Wall Street starts questioning Microsoft’s big bet on OpenAI
Wall Street jitters rise as analysts warn Microsoft’s heavy exposure to OpenAI may be liability
OpenAI has become a source of concern for Microsoft investors, signalling a shift in how Wall Street views the AI boom. During Microsoft’s latest earnings call, analysts raised doubts about how much the company is relying on OpenAI for future growth, questioning whether the partnership will deliver the returns many have assumed. The moment marked a clear change in sentiment around artificial intelligence leaders and their biggest backers.
Microsoft investors flag OpenAI exposure
On the earnings call, Jefferies analyst Brent Thill highlighted that OpenAI accounts for about 45% of Microsoft’s backlog of future sales. He warned of growing concern about the durability of that exposure, comparing it to risks investors associate with economic shocks.
Microsoft Chief Financial Officer Amy Hood defended the partnership, calling OpenAI a great collaborator that has helped keep Microsoft at the forefront of app innovation and AI development.
However, the reassurance failed to calm markets. The following day, Microsoft shares fell sharply, wiping out $357 billion in market value despite otherwise strong financial results.
The reaction echoes earlier market swings tied to AI expectations.
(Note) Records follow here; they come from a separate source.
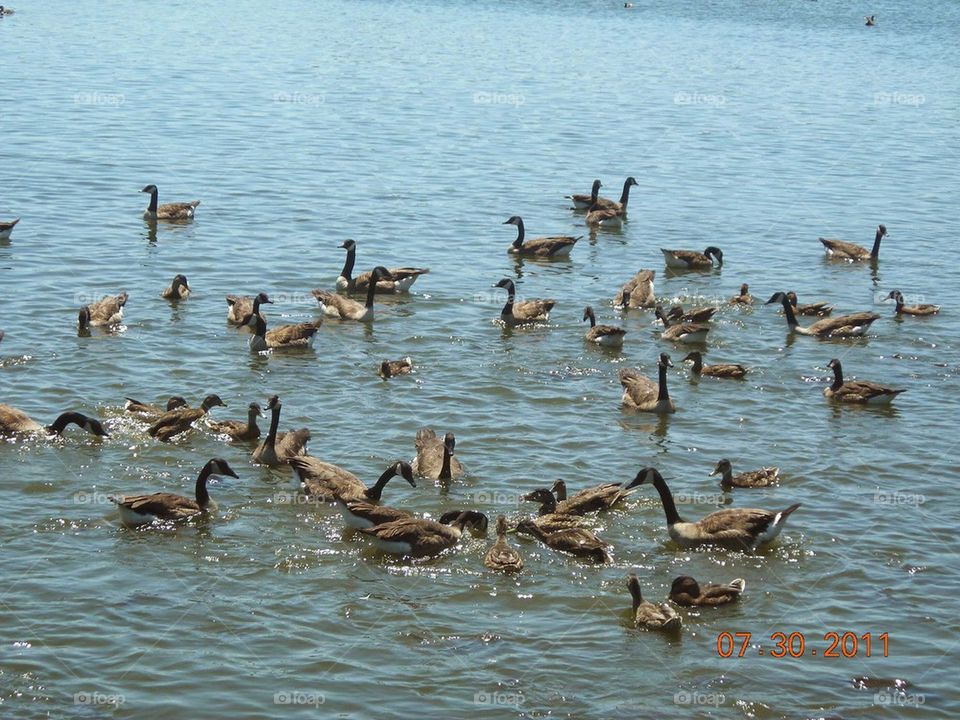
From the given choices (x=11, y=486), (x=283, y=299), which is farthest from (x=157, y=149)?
(x=11, y=486)

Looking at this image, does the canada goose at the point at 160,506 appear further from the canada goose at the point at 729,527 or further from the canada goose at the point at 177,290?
the canada goose at the point at 177,290

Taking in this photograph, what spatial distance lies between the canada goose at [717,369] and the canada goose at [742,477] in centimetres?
451

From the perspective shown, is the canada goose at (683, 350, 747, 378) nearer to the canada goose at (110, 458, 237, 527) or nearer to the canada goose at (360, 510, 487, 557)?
the canada goose at (360, 510, 487, 557)

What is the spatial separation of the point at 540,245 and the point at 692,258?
347 centimetres

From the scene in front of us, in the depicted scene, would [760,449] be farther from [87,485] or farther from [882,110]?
[882,110]

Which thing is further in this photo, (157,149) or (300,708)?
(157,149)

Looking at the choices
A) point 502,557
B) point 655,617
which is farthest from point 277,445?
point 655,617

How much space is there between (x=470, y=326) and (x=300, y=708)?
13166mm

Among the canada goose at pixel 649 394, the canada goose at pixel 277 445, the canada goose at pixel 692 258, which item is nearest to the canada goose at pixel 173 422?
the canada goose at pixel 277 445

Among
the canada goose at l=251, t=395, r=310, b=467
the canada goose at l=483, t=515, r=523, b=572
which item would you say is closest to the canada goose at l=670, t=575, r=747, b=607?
the canada goose at l=483, t=515, r=523, b=572

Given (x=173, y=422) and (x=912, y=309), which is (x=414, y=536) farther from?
(x=912, y=309)

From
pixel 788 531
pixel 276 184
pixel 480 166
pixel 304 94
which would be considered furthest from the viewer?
pixel 304 94

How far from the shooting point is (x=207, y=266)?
2869 cm

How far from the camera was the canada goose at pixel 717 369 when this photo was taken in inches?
903
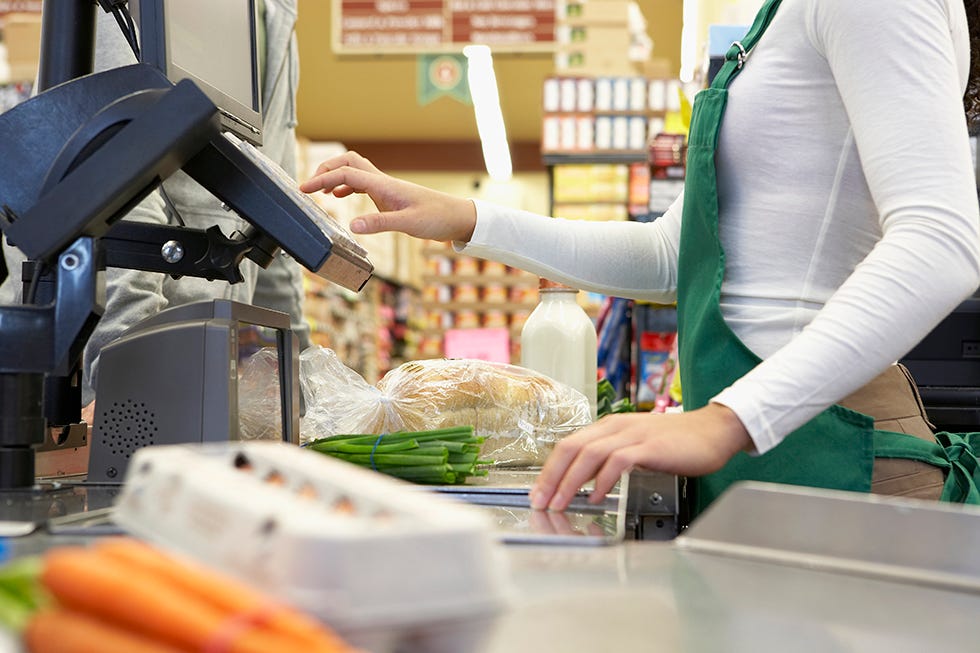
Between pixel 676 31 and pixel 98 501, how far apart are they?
32.6 ft

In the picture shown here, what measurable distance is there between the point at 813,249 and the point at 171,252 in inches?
34.5

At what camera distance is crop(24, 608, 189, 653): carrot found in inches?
17.6

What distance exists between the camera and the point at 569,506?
1160mm

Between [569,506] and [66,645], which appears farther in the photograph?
[569,506]

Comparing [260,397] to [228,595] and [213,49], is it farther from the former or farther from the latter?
[228,595]

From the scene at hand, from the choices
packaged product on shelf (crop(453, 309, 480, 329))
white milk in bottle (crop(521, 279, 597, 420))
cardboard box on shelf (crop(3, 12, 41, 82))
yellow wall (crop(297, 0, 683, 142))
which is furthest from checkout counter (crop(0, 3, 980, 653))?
packaged product on shelf (crop(453, 309, 480, 329))

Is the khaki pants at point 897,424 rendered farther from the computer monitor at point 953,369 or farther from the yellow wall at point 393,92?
the yellow wall at point 393,92

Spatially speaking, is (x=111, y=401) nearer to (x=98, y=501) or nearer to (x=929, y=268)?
(x=98, y=501)

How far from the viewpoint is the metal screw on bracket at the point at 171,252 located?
1.44 m

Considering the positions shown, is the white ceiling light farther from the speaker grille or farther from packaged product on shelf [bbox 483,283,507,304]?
the speaker grille

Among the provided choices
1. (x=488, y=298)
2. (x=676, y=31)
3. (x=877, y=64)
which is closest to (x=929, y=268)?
(x=877, y=64)

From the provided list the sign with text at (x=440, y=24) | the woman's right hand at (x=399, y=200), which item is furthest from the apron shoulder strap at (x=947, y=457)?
the sign with text at (x=440, y=24)

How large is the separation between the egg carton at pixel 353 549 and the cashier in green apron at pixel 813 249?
0.54 metres

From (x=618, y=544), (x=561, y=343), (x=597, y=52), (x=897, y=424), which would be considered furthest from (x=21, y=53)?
(x=618, y=544)
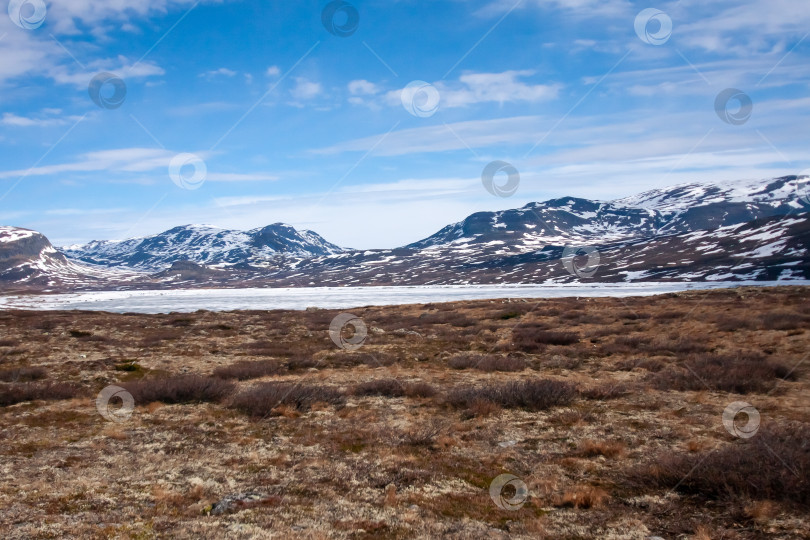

Oracle shares surged last year after OpenAI committed to spending $300 billion on computing power, only to fall back as investors questioned whether the deal would translate into profitable business. Oracle has since announced plans to raise up to $50 billion to fund further data centre expansion.
These sharp moves suggest investors are rethinking which companies truly benefit from artificial intelligence, which may be disrupted by it, and whether OpenAI can generate the massive revenues its partners expect.
Thill said sentiment has clearly shifted, with investors now asking whether OpenAI, led by CEO Sam Altman, will deliver on its promises or begin competing directly with its partners.